Monitoring the glioma tropism of bone marrow-derived progenitor cells by 2-photon laser scanning microscopy and positron emission tomography

• Published in: Neuro-oncology (Charlottesville, Va.) Vol. 14; no. 4; pp. 471 - 481
• Main Authors: Hasenbach, Kathy, Wiehr, Stefan, Herrmann, Caroline, Mannheim, Julia, Cay, Funda, von Kürthy, Gabriele, Bolmont, Tristan, Grathwohl, Stefan A, Weller, Michael, Lengerke, Claudia, Pichler, Bernd J, Tabatabai, Ghazaleh
• Format: Journal Article
• Language: English
• Published: England Oxford University Press 01.04.2012
• Subjects: Animals; Basic and Translational Investigations; Cell Line, Tumor; Cell Movement; Cell- and Tissue-Based Therapy; Glioma - pathology; Hematopoietic Stem Cells - physiology; Humans; Magnetic Resonance Imaging; Mice; Microscopy, Confocal - methods; Positron-Emission Tomography
• ISSN: 1522-8517; 1523-5866
• DOI: 10.1093/neuonc/nor228

Intracerebral experimental gliomas attract intravenously injected murine or human bone marrow-derived hematopoietic progenitor and stem cells (HPC) in vitro, ex vivo, and in vivo, indicating that these progenitor cells might be suitable vehicles for a cell-based delivery of therapeutic molecules to malignant gliomas. With regard to therapeutic application, it is important to investigate cell fates in vivo (i.e., the time-dependent intratumoral and systemic distribution after intravenously injection). Conventional histological analysis has limitations in this regard because longitudinal monitoring is precluded. Here, we used 2-photon laser scanning microscopy (2PLSM), positron emission tomography (PET), and MRI to study the fate of intravenously injected HPC carrying fluorescence, bioluminescence, and PET reporter genes in glioma-bearing mice.
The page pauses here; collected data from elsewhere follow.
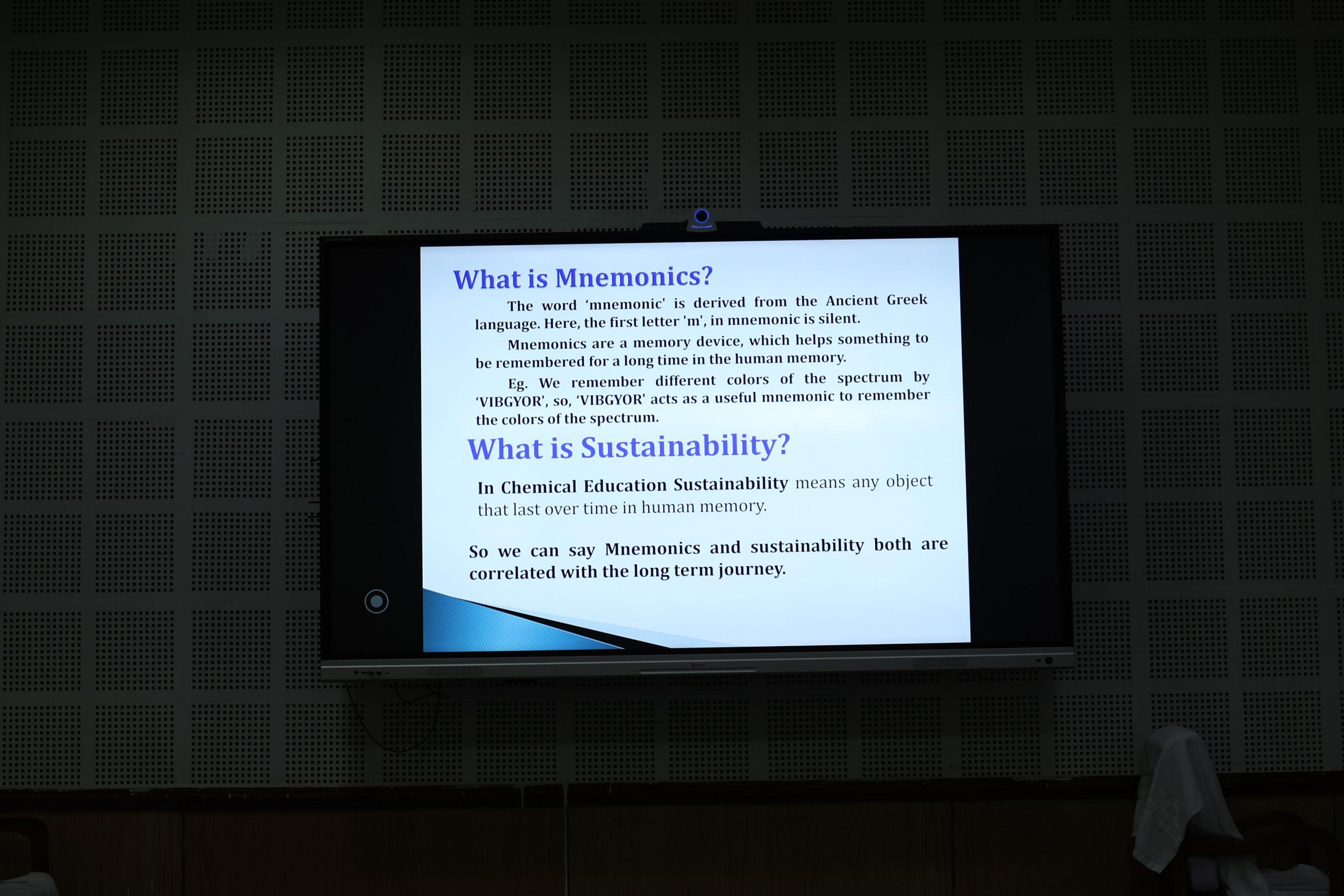 What is Mnemonics?

The word 'mnemonic' is derived from the Ancient Greek language. Here, the first letter 'm', in mnemonic is silent.

Mnemonics are a memory device, which helps something to be remembered for a long time in the human memory.

Eg. We remember different colors of the spectrum by 'VIBGYOR', so, 'VIBGYOR' acts as a useful mnemonic to remember the colors of the spectrum.

What is Sustainability?

In Chemical Education Sustainability means any object that last over time in human memory.

So we can say Mnemonics and sustainability both are correlated with the long term journey.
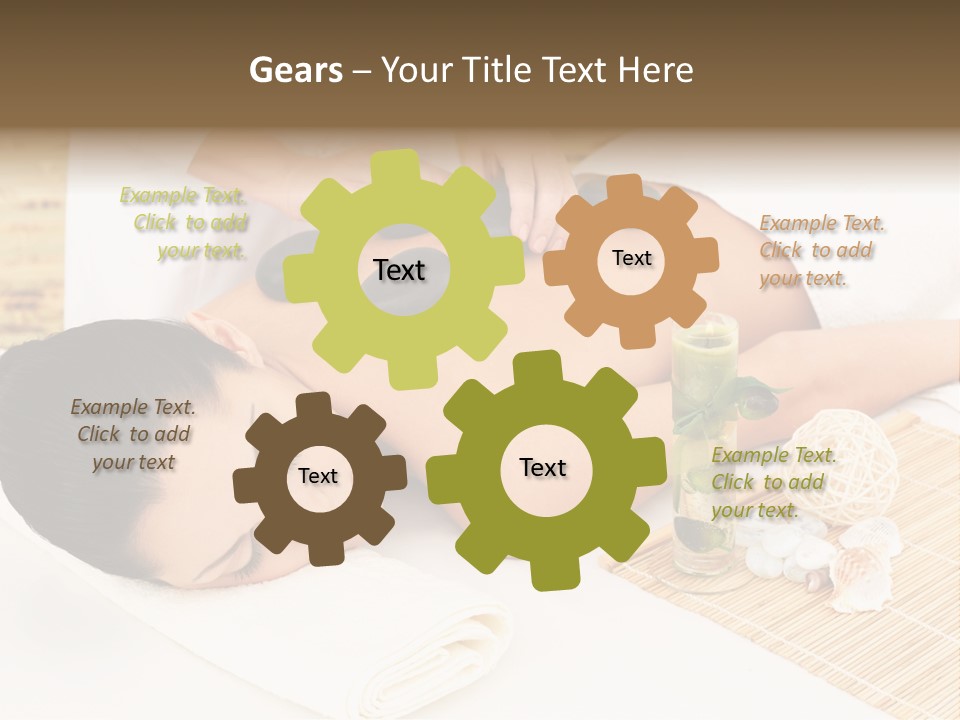 Gears – Your Title Text Here

Example Text. Click to add your text.

Text

Text

Example Text. Click to add your text.

Example Text. Click to add your text

Text

Text

Example Text. Click to add your text.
Our 2PLSM-based monitoring studies revealed that HPC homing to intracerebral experimental gliomas occurred already within the first 6 h and was most efficient within the first 24 h after intravenous injection. The highest PET signals were detected in intracerebral gliomas, whereas the tracer uptake in other organs, notably spleen, lung, liver, and muscle, remained at background levels. The results have important implications for designing schedules for therapeutic cell-based anti-glioma approaches. Moreover, the PET reporter-based imaging technique will allow noninvasive monitoring of cell fate in future cell-based therapeutic antiglioma approaches.